期刊名称:Farmeconomia. Health economics and therapeutic pathways
印刷版ISSN:2240-256X
出版年度:2008
卷号:9
期号:3
页码:157-161
DOI:10.7175/fe.v9i3.228
语种:English
出版社:SEEd
摘要:Hepatitis B is the most common serious liver infection in the world, with about 350 million people who are infected with the hepatitis B virus (HBV) and about 1 million deaths annually. Hepatitis B is characterized by an acute and a chronic phase, if the subject fails to produce adequate immune response. About 5-10% of adults infected with HBV go on to develop chronic infection and become chronic carriers (CHB); moreover, the liver damage, if not stopped, continues until cirrhosis or hepatocellular carcinoma.

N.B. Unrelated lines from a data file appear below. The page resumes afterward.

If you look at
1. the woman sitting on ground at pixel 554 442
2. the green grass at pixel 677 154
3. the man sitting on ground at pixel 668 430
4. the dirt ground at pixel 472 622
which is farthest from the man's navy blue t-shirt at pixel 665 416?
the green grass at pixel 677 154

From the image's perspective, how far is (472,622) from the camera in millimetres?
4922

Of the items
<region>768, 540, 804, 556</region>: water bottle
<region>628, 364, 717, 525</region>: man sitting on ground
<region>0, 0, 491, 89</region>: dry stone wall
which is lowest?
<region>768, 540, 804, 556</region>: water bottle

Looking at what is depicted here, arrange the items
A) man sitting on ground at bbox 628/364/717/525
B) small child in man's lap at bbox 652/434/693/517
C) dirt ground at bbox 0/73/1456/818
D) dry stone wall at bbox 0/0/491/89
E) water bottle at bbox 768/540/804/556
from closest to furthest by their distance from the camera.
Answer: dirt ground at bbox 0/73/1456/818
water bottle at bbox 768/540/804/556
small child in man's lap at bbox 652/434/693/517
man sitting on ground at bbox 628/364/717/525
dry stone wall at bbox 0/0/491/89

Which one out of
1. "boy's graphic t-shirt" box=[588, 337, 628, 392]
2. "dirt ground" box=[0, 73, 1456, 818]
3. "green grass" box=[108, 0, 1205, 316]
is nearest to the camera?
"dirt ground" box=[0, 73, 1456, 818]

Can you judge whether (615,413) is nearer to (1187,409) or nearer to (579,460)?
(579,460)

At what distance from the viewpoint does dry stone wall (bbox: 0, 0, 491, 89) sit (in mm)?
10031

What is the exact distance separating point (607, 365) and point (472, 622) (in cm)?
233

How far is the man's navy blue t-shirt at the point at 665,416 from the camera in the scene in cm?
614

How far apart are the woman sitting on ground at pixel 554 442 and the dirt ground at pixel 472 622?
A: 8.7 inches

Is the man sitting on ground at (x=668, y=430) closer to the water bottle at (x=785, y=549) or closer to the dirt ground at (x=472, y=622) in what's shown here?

In the natural history of HBV infection, the most important event is HBeAg seroconversion, characterized by loss of HBeAg (a specific antigen of the virus) and development of Anti-HBe antibodies (HBeAg-positive patients). If the seroconversion has occurred early (when liver damage is not yet significant) and is maintained, long-term prognosis is excellent. The disease can follow a more aggressive course if active viral replication persists despite anti-HBe positivity. This state, characterized by continuing viral replication, has been termed as HBeAg-negative CHB, and is the most prevalent form in Italy. At the moment, there are 4 approved antiviral drug classes, with different antiviral efficacy, for the treatment of chronic hepatitis B: interferons, nucleoside analogues, nucleotide analogues, and cyclopents. The primary target of the treatment is a prolonged suppression of viral replication, in order to avoid long term complications and increase survival.